Finally the more merciful guests began to go home, leaving the dregs behind. Young men who would doze and make mistakes at the counting houses the next day, lingered as if it were the last night of earth.

There was torture for RoBards in Immy’s zest, in the look of her eyes as she stared up into the unspeakable gaze of some notorious rake; and in the welding of her sacred body to his in a matrimonial embrace as they waltzed round and round giddily. Yet how much bitterer a wound it was to see her transfer herself for the next dance to another man and pour up into his fatuous eyes the same look of helpless passion!

The performance repeated in a third man’s bosom was confusion. RoBards had either to turn on his heel or commit murder. And he really could not murder all the young men whom Immy maddened. Indeed, he was not sufficiently satisfied with his first murder to repeat the experiment.

Yet Immy kept her head through it all; flirted, plotted, showed the ideal Arabian hospitality in her dances. But no one made a fool of her.

Keith, however, was overwhelmed. It was his first experience with unlimited champagne, and he had thought it his duty to force it on his guests and join them in every glass. It was disgraceful to leave a heeltap. When he could no longer stand up or dance, he had to be carried upstairs, moaning, “It’s a shame to deshert guesh.”

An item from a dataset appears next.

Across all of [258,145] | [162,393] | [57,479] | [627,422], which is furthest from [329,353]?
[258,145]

A boy and drunk! And weeping, not for being drunk but for not being the last man drunk!

The world was ready for the Deluge! The American nation was rotten to the core and would crumble at the first test.

This dance at the RoBards home was typical, rather more respectable than many. All over town dances were held in dance halls where the middle classes went through the same gyrations with less grace, and in the vile dens of the Five Points where all were swine.

Patty was too tired to speak or listen when the last guest was gone. She could hardly keep awake long enough to get out of her gown.

She sighed: “I’m old! I’m ready to admit it. I’m glad I’m old. I’m never going to try to pretend again! I don’t want ever to be so tired again. If anybody wakes me to-morrow I’ll commit murder. In God’s name, will you never get those stay-laces untied?”